**Görev**. Aşağıdaki başörtüsü yasağı yazısında "ALİ KARAHASANOĞLU" ifadesinden "üniversitede rektörlük yaptı.." ifadesine kadar olan bölümü hiç değiştirmeden geri ver.

İki vefat: Bir başörtü yasakçısı, bir başörtü mağduru

İki vefat: Bir başörtü yasakçısı,bir başörtü mağduru

ALİ KARAHASANOĞLU

Emin Alıcı..

Profesör doktor..

Dokuz Eylül Üniversitesi'nde, 28 Şubat sürecinde tıp fakültesinde dekanlık, daha sonraki yıllarda aynı üniversitede rektörlük yaptı..

Başörtülü öğrencileri dekan olduğu dönemde tıp fakültesinden kovalarken, rektör olduğunda da tüm üniversitede yasağı uygulamıştı..

3 Ekim 1998 tarihli laikçi bir gazeteden aktarayım, yaşanılanları:

"Dokuz Eylül Üniversitesi Tıp Fakültesi önünde toplanan bir grup türbanlı öğrenci ve avukatları, üniversite yönetiminin YÖK disiplin yönetmeliğinin uygulanmasında usulsüzlük yaptığını iddia etti. Türbanlı öğrencilerin derse alınmamalarını tutanakla tespit ettirmek isteyen öğrenci ve avukatlarına Fakülte Dekanı Prof. Dr. Emin Alıcı'dan cevap gelmedi. Sabahın erken saatlerinde üniversiteye gelen öğrenciler ve avukatları ile üniversite güvenlik görevlileri arasında gergin dakikalar yaşandı. Grup gittikten sonra iddiaları yanıtlayan Dekan Alıcı, 'Anayasaya göre davranıyoruz. Laiklik ilkesi var. Devletin hukuk kurallarını uyguluyoruz. Kimseden emir almak zorunda değiliz. Yargısız infaz yapmıyoruz. Birçok türbanlı öğrenci başını açtı. Birkaç kişi kaldı' diye konuştu."

**Verilen Bilgiler**.

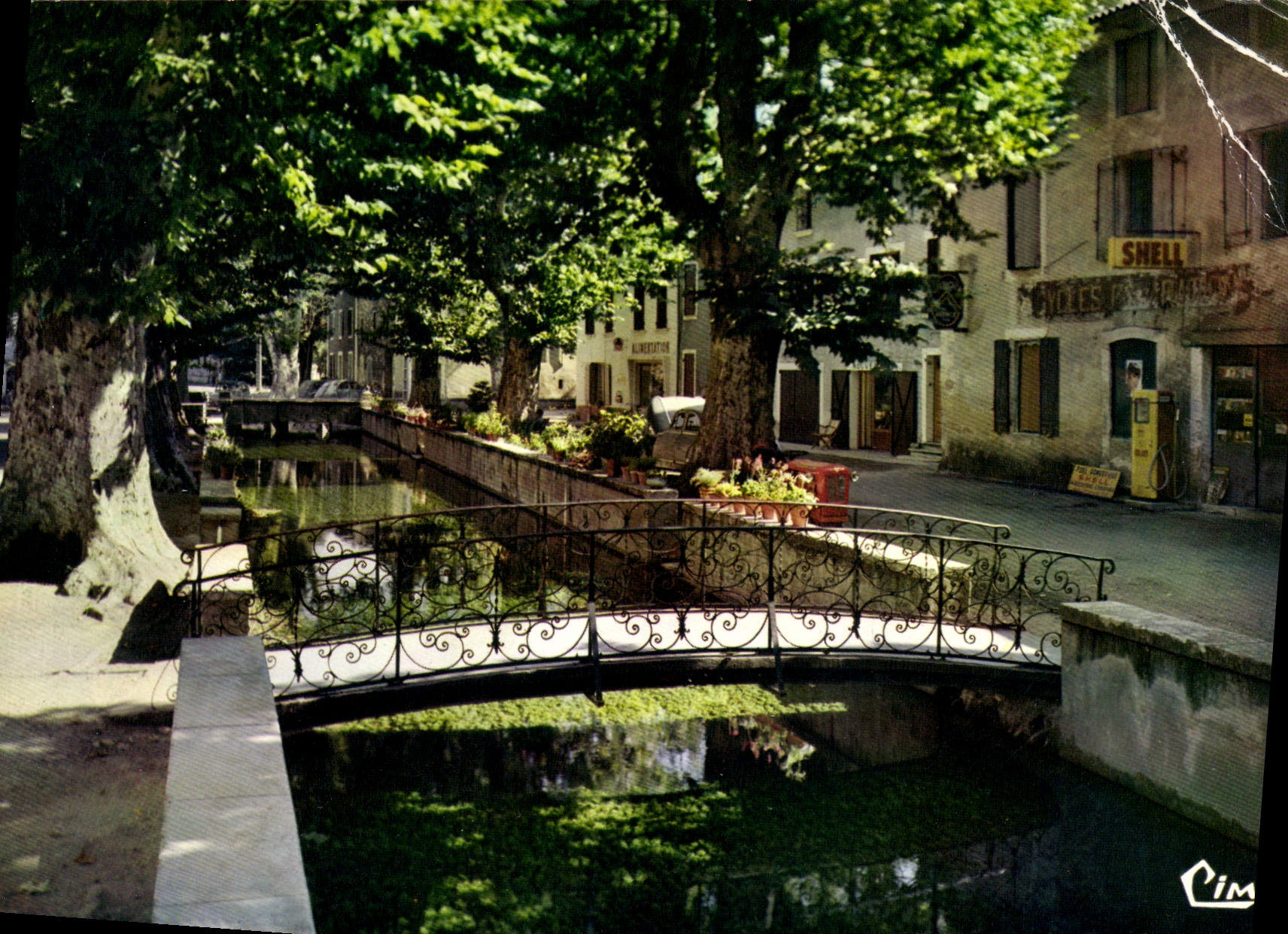 CPM Goudargues Gard le canal et entrepont 
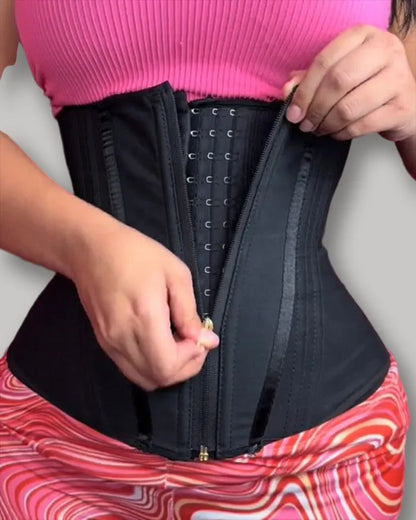 Cinturilla Curvy Fajas™ con Cierre y Soporte de Busto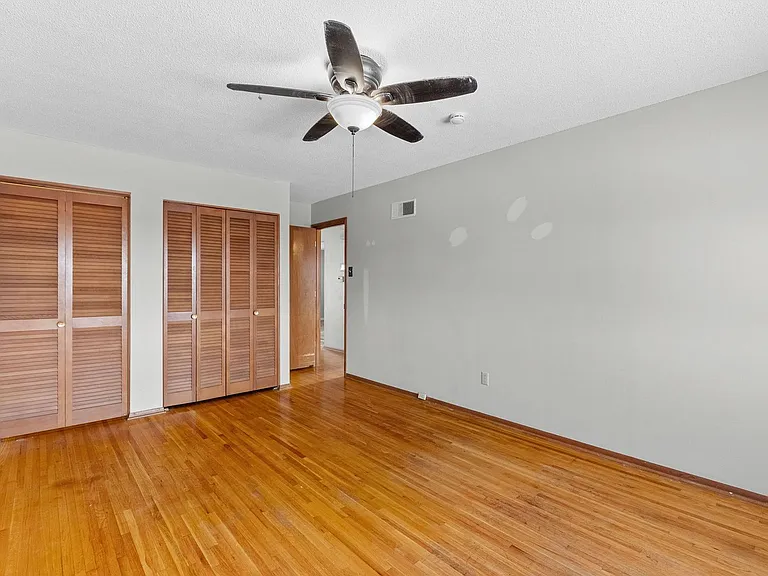 2606-2608 Eltarose Dr — Photo 17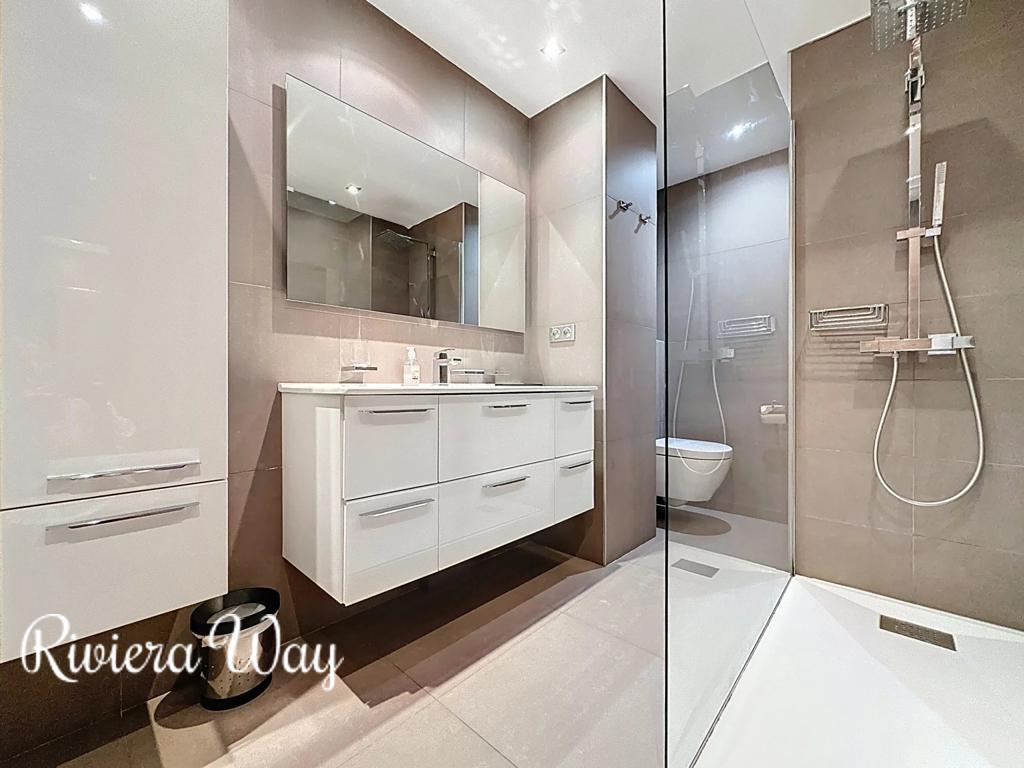 3 room apartment in Cannes, photo #2, listing #103257924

**Yanıt**.
ALİ KARAHASANOĞLU

Emin Alıcı..

Profesör doktor..

Dokuz Eylül Üniversitesi'nde, 28 Şubat sürecinde tıp fakültesinde dekanlık, daha sonraki yıllarda aynı üniversitede rektörlük yaptı..